When Mishka Gaylord was diagnosed with fibromyalgia in 2004, she changed her life to mitigate the symptoms.
Fibromyalgia is a chronic condition that affects muscles and tissue, resulting in widespread physical pain and exhaustion. Symptoms can surface after experiencing a physical trauma, infection or psychological stress. In Mishka’s case, she believes it’s possible that a virus that resulted in mononucleosis as a teen may have triggered fibromyalgia, but actual onset came after completing a round of the antibiotic Cipro. While there is no cure, living a healthy lifestyle that includes a balanced diet and appropriate exercise helped Mishka to mitigate the symptoms.
“I walked a mile and a half every day, and I didn’t consume caffeine or sugar,” she explained. “I was able to work and liked my job – I worked for a busy law firm with a heavy caseload. It was a lot of work, but doable.”
According to Mishka, who lives in San Diego, she woke up one day in July with what felt like the flu.
“I couldn’t function,” Mishka said. “I thought it was strange because it was in the middle of the summer and people don’t typically get the flu in the summer. I just never got better.”
After a visit to the rheumatologist, Mishka was told she had chronic fatigue syndrome, or CFS. CFS is a chronic medical condition characterized by a myriad of symptoms including prolonged, extreme exhaustion, fatigue, and post-exertional malaise. Rest does not ease symptoms, which can come and go.

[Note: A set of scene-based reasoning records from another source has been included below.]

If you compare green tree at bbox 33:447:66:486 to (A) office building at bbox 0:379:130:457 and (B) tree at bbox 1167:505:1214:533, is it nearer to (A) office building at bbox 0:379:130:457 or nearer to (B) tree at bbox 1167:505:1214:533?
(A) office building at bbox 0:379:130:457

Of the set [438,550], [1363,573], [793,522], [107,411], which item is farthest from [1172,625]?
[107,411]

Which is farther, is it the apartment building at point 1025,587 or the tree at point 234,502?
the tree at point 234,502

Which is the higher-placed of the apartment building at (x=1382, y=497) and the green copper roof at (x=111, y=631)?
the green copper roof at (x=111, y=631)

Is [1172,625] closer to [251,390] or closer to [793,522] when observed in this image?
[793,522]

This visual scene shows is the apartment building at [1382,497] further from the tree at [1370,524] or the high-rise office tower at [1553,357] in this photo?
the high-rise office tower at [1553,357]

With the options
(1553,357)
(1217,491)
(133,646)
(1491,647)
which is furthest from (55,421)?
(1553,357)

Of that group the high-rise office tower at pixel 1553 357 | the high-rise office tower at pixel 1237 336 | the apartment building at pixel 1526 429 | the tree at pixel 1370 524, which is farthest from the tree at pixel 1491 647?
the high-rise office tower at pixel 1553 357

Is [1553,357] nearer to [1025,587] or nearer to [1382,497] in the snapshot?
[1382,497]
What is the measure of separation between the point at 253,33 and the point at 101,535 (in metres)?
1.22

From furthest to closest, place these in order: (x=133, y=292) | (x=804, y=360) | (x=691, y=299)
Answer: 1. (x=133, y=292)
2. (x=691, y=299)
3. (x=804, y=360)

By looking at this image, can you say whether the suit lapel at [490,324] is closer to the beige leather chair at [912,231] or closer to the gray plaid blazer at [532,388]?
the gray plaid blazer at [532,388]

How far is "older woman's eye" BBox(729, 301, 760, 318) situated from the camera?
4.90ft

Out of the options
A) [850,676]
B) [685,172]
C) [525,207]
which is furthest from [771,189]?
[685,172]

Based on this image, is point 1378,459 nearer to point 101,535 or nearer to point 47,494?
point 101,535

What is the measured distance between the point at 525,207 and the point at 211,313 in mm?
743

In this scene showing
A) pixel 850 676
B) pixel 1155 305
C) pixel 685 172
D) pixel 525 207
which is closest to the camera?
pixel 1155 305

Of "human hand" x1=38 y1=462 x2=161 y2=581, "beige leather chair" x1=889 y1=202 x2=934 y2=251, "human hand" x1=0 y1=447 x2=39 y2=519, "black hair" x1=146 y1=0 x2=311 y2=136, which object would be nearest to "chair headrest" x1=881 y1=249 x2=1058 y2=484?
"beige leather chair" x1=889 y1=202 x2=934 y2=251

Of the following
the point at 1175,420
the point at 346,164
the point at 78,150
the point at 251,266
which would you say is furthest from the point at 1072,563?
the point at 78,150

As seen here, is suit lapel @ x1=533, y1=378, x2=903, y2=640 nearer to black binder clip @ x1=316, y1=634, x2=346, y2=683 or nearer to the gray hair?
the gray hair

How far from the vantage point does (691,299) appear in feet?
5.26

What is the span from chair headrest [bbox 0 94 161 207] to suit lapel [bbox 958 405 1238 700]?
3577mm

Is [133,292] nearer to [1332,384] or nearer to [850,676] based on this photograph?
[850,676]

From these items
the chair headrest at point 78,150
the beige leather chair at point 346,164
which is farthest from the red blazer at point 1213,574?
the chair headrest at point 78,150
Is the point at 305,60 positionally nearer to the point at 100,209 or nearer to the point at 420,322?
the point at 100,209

“My life has been turned upside down,” explained Mishka. “I feel trapped in my own body.”
Mishka has experienced issues with insurance ever since her CFS diagnosis. After being unable to return to work due to CFS and subsequently losing her job and in turn her health insurance, she went on Medi-Cal which provided several coverage options, one of which her rheumatologist accepted. However, Mishka was eventually forced to switch to Care1st, owned by Blue Cross of California, after her rheumatologist stopped accepting the original plan she’d chosen through Medi-Cal.
“They have repeatedly denied medications, treatments, and referrals,” Mishka said of the Care1st Blue Cross plan. “They told me I couldn’t see an infectious disease doctor, even though that’s who is most qualified to treat my illness. It took them eight months to allow me to see a rheumatologist. It’s been surreal.”
Experiencing extremely strong CFS symptoms, Mishka says she’s lost family and friends through the entire process, explaining that they are unable to deal, cope or understand her disease. However, she has used her blog and Twitter to connect with other CFS patients.
Said Mishka: “Social media has become means of survival. I don’t know what I’d do without it.”
Since connecting with other patients online, Mishka has been inspired by other CFS patients’ perseverance.
“A lot of people make a choice,” explained Mishka. “It’s amazing on social media to see how people learn to live and survive despite it all. When you’re withdrawn from the world because you’re no longer able to regularly leave your home it’s incredibly lonely, but when you go online it’s nice to know that you’re not invisible and you can still have an impact by giving and receiving support.”